4. Top SHOT Show Sponsor Outdoor Channel To Unveil New Spokesman Ted Nugent
The SHOT Show will be the first high-profile event for Outdoor Channel's new spokesman, NRA board member and conservative columnist Ted Nugent. On January 6, Outdoor Channel announced a “multi-year talent and endorsement agreement” where Nugent will work on behalf of the network “through traditional, digital and social media promotional initiatives, in addition to making talent appearances on the network's behalf at top consumer and industry trade events” including an appearance at SHOT Show. Turning a blind eye to Nugent's lengthy history of inflammatory rhetoric -- including bouts of racism, sexism, homophobia, immigrant bashing and Islamophobia -- Outdoor Channel President and CEO Jim Liberatore claimed that Nugent “symbolizes everything that is right in our industry” in announcing the endorsement deal. Outdoor Channel, which also recently reached an agreement to expand its relationship with the NRA, is the sole “pinnacle” sponsor of SHOT Show, the highest level of sponsorship. At last year's SHOT Show, Nugent created controversy by suggesting that it was time to violently overthrow the federal government because of an attempt to re-implement “tyranny” by the Obama administration.
5. No Personal Guns Allowed
Even though SHOT Show is a celebration of all things guns which feeds the attitude that carrying a firearm is essential to day-to-day survival, personal firearms are explicitly prohibited on SHOT Show exhibition premises.

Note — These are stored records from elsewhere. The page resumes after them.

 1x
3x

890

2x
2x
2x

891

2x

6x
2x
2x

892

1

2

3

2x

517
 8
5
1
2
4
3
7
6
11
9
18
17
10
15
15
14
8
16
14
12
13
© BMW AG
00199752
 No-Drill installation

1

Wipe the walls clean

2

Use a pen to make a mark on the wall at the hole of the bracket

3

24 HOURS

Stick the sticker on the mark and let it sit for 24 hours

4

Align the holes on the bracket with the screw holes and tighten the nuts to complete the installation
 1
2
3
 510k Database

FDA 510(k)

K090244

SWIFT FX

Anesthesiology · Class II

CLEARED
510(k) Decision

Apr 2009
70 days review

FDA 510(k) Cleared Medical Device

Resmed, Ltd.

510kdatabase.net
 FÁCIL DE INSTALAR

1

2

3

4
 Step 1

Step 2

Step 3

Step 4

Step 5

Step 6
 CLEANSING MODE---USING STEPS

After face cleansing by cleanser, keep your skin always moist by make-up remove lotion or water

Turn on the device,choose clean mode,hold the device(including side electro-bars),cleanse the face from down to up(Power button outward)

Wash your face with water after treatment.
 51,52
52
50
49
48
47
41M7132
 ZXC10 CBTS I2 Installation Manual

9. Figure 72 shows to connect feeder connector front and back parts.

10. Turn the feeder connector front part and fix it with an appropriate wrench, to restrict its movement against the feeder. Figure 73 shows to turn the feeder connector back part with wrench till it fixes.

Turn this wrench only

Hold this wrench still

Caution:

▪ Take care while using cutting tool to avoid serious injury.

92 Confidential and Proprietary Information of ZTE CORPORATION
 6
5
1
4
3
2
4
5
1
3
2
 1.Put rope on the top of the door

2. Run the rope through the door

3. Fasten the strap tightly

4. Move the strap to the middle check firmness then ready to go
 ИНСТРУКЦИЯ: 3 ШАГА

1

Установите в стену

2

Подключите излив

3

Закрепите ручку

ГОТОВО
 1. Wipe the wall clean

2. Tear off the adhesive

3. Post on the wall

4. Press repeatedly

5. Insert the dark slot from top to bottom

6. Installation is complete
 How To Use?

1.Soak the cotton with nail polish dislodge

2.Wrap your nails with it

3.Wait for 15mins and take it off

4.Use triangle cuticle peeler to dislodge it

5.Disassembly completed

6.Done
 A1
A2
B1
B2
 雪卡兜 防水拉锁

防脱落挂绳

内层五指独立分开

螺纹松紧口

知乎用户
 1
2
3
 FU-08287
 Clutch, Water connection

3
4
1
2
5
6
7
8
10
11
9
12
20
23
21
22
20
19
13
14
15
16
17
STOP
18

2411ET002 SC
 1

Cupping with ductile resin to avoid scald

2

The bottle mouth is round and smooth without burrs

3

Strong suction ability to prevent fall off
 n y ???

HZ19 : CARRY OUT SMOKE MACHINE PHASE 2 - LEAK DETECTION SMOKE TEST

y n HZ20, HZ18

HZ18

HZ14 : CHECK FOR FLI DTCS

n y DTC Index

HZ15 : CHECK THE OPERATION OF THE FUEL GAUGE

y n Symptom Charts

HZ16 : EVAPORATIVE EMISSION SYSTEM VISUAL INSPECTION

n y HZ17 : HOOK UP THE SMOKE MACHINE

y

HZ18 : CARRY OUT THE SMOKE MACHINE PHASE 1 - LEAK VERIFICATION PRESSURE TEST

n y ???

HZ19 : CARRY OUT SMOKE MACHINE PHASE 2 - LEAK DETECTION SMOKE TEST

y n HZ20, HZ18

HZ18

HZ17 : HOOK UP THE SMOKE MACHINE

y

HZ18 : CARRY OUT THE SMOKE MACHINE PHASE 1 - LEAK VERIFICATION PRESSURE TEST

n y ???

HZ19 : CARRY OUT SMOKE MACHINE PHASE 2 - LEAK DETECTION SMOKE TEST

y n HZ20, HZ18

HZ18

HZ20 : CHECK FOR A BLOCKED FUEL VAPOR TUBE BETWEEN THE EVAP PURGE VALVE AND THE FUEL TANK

Exhibits displaying firearms must go beyond unloading the weapons and take the extra step of rendering all weapons inoperable by removing the firing pin. A SHOT Show product eligibility guide lists regulations for a number of weapons including restrictions on the display of paintball guns, crossbows and blow guns, and an outright ban on "[a]nti-aircraft and anti-tank weaponry, flamethrowers, mortars and mortar throwers." Attendees wishing to fire a gun must visit an offsite range rented by SHOT Show where exhibitors include makers and sellers of assault weapons and Slide Fire Solutions, the maker of a product that allows a user to fire a semi-automatic assault rifle at the rate of a fully automatic machinegun.